= Problems to work on =
1. Name the areas of gains through which, according to the passage on the supply chain and smart manufacturing, smart factories were expected to add value to the global economy.
2. According to the passage on the supply chain and smart manufacturing, what percentage of organizations were already struggling to scale in 2019?

= Passage shown =
Though we tend to focus in on how much COVID has changed our world, the fact of the matter is, times were already changing. And thank goodness they were because as strenuous as the last year has been on the supply chain, it could have been far worse had the seeds of Industry 4.0 smart manufacturing not already been sewn. COVID simply accelerated the inevitable and created a soft landing, relatively speaking, when we were given no other choice but to pivot.
Now as we begin to turn the corner and think about where the supply chain is headed next, it’s not much of a departure from what we’d already been preparing for. Instead, one of the driving purposes of it all — the worst-case scenario that we were weary of but perhaps didn’t anticipate at such scale — is clearer than ever, tangible, and acutely menacing. We know the bleak consequences companies faced that weren’t adequately prepared. And we appreciate better than ever the importance of efficiency, sustainability, and the ability to adapt to wild fluctuations in consumer demand. We also know how something like near-shoring could have a profound effect during the next major global disruption. Smart factories were already expected to add as much as $2.2 trillion to the global economy through 2023 in gains in productivity, quality, market share, and customer service. Even in 2019, 60 percent of organizations were already struggling to scale.

= Given information =

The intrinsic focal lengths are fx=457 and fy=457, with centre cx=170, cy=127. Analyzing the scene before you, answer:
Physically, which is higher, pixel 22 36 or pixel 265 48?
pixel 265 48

--

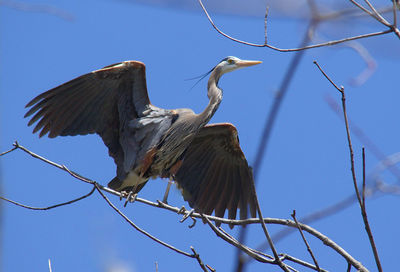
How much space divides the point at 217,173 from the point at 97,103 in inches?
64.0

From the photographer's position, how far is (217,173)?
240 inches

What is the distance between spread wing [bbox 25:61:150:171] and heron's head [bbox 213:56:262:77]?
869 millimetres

--

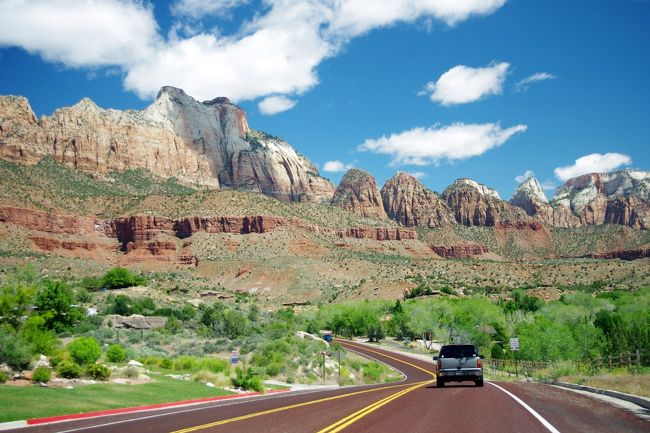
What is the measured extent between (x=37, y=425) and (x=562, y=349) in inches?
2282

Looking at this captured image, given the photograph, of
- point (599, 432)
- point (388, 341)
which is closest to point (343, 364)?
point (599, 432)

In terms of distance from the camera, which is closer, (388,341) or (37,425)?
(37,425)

= Solved tasks =
1. Productivity, quality, market share, and customer service.

2. 60 percent.